----- Record excerpts

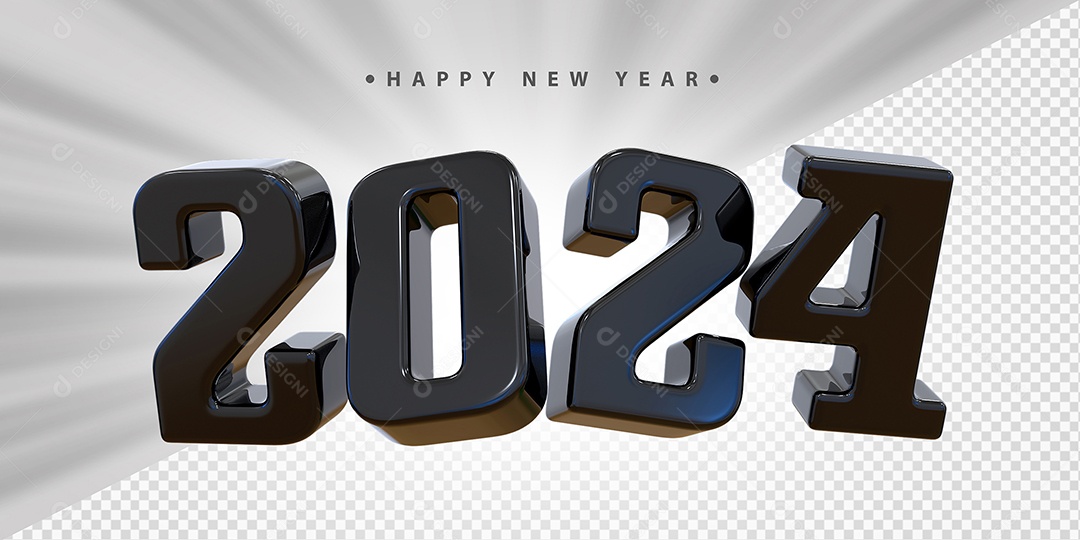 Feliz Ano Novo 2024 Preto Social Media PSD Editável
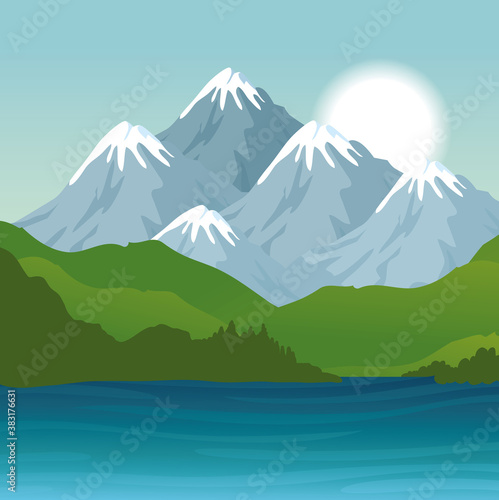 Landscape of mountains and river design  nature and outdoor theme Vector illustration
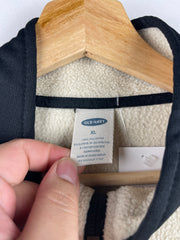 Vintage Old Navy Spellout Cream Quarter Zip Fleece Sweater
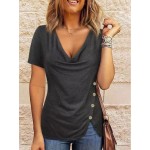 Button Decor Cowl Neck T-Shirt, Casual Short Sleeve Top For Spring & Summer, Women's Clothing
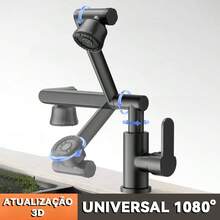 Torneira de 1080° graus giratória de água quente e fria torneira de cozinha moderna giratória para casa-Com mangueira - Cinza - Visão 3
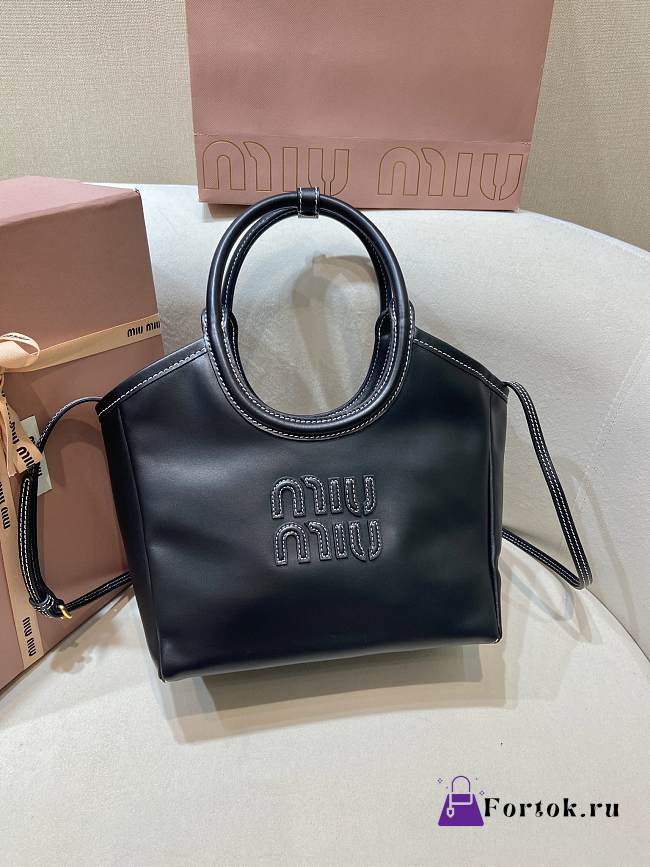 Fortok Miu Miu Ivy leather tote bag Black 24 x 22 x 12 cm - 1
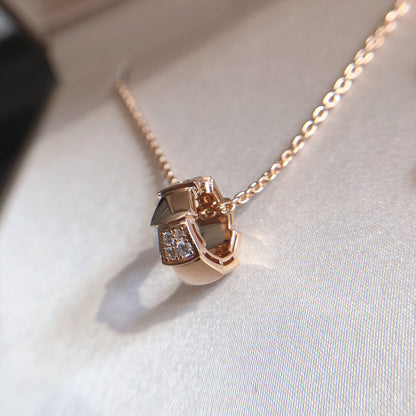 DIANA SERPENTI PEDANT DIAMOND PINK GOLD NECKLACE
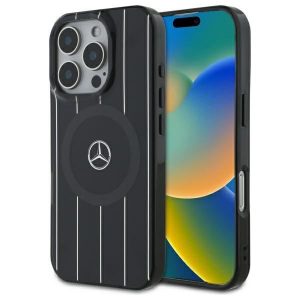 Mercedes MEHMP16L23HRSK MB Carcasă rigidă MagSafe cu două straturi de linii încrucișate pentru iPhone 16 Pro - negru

----------

Could you render the items above as a JSON list of strings, with one string per line and blank lines omitted? Leave the pictures out.

[
  " Feliz Ano Novo 2024 Preto Social Media PSD Editável",
  " Landscape of mountains and river design  nature and outdoor theme Vector illustration",
  " Vintage Old Navy Spellout Cream Quarter Zip Fleece Sweater",
  " Button Decor Cowl Neck T-Shirt, Casual Short Sleeve Top For Spring & Summer, Women's Clothing",
  " Torneira de 1080° graus giratória de água quente e fria torneira de cozinha moderna giratória para casa-Com mangueira - Cinza - Visão 3",
  " Fortok Miu Miu Ivy leather tote bag Black 24 x 22 x 12 cm - 1",
  " DIANA SERPENTI PEDANT DIAMOND PINK GOLD NECKLACE",
  " Mercedes MEHMP16L23HRSK MB Carcasă rigidă MagSafe cu două straturi de linii încrucișate pentru iPhone 16 Pro - negru"
]